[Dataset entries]
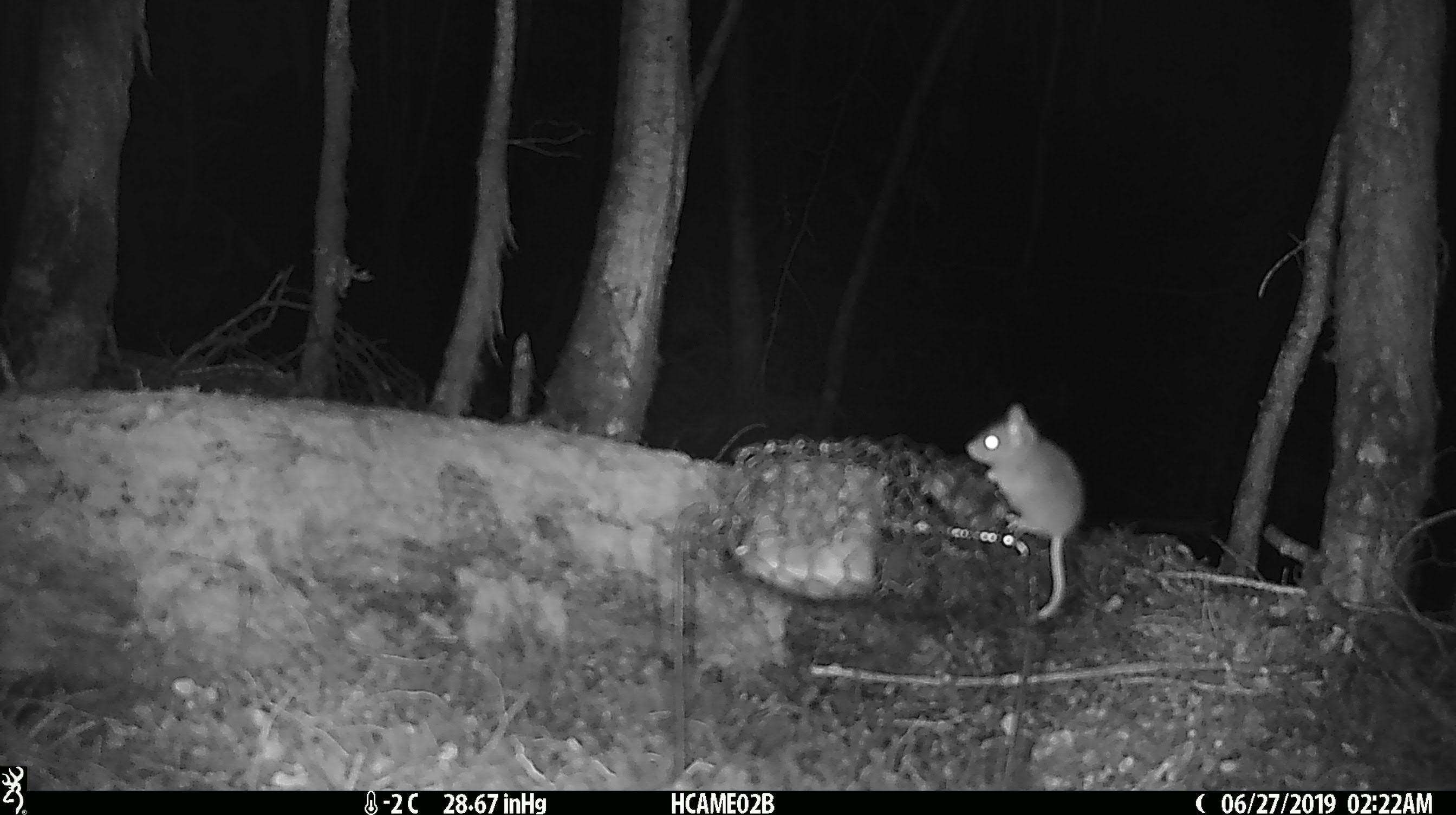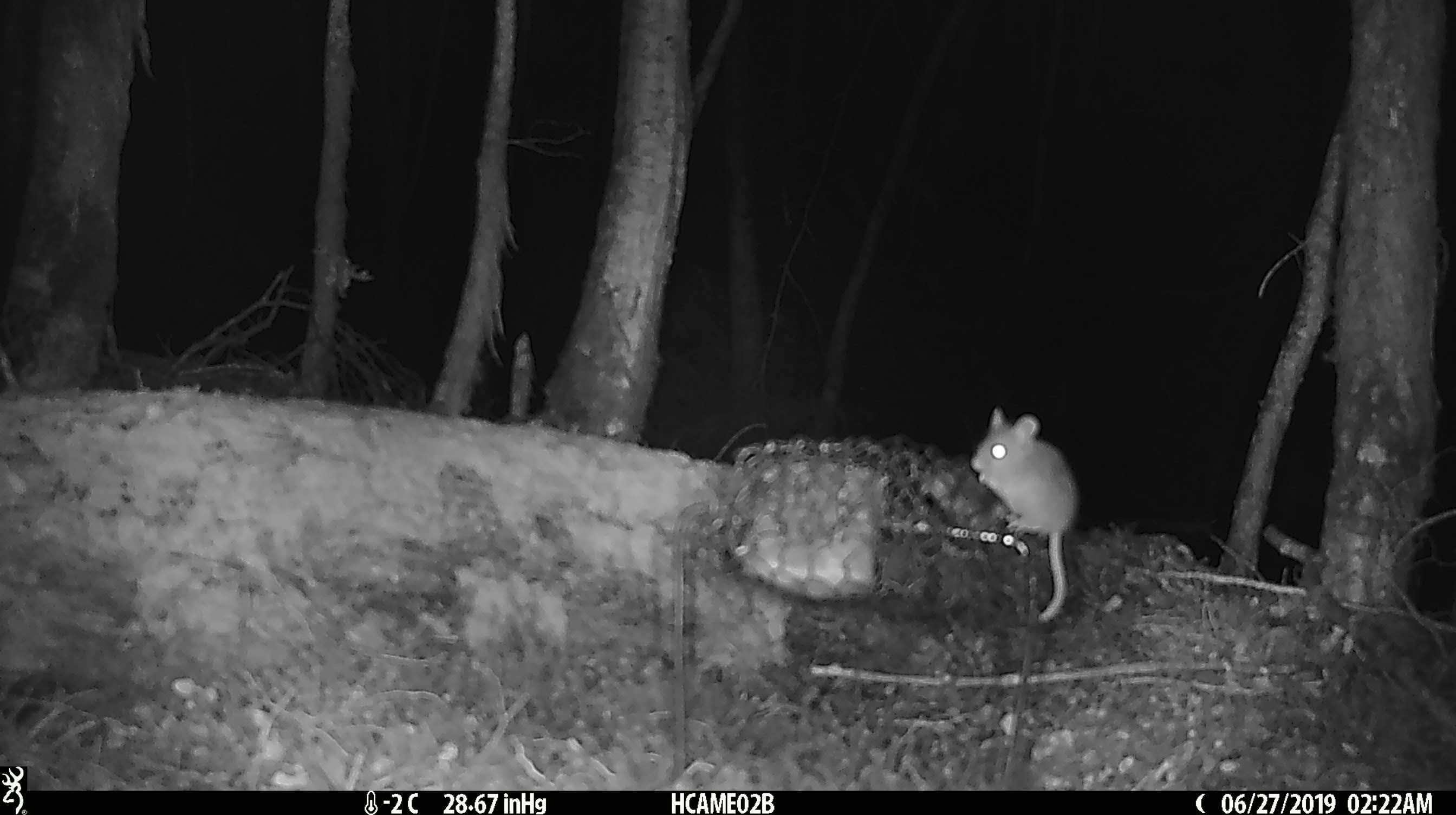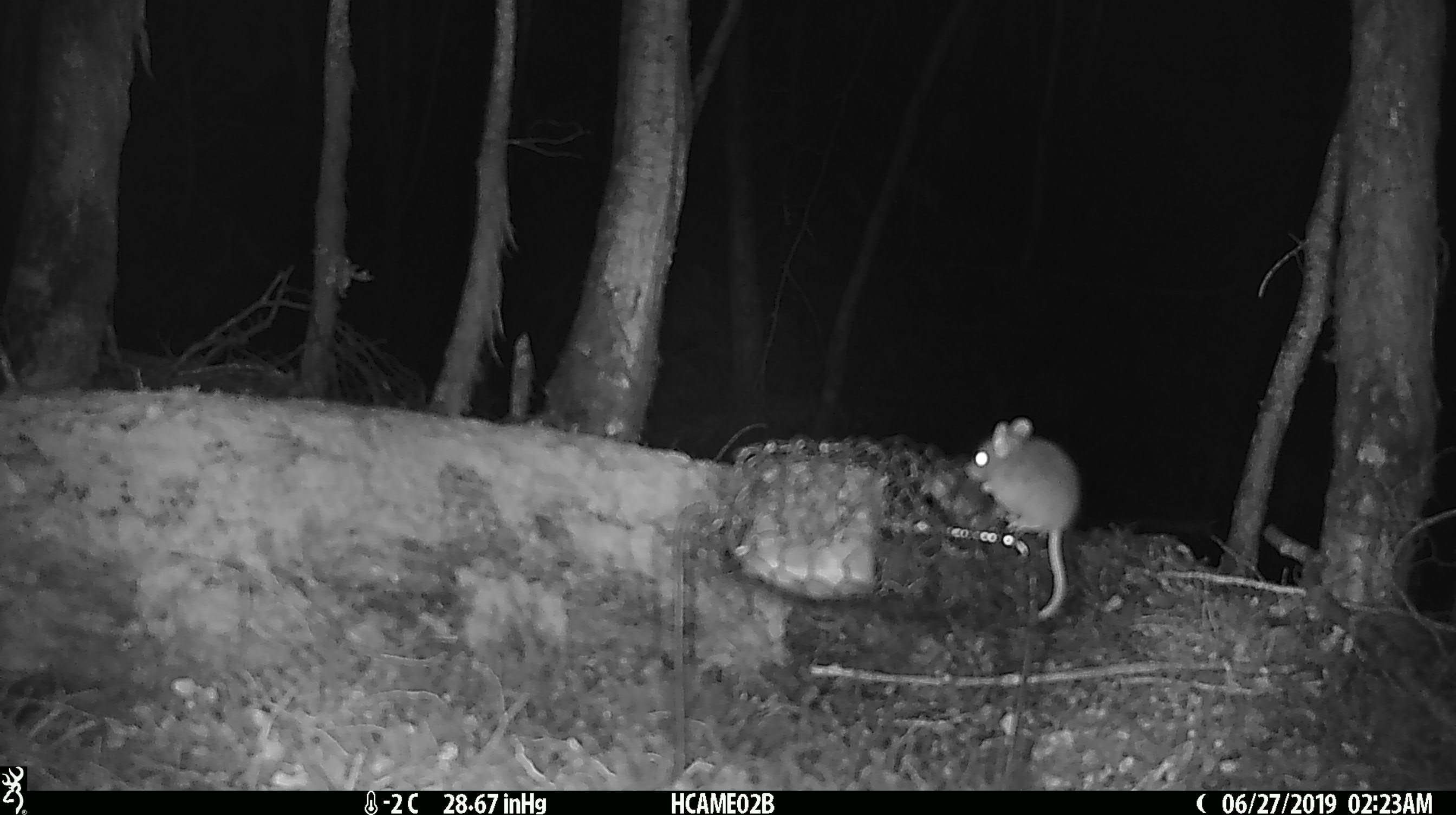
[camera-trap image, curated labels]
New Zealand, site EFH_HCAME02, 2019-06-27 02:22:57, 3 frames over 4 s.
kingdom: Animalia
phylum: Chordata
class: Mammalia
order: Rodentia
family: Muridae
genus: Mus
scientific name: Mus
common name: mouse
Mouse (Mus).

### WHAT NEEDS TO BE DONE
Copy out the line holding "kingdom: Animalia". Then copy every later line of the data, unchanged, through the last one.

### ANSWER TO THIS EXERCISE
kingdom: Animalia
phylum: Chordata
class: Mammalia
order: Rodentia
family: Muridae
genus: Mus
scientific name: Mus
common name: mouse
Mouse (Mus).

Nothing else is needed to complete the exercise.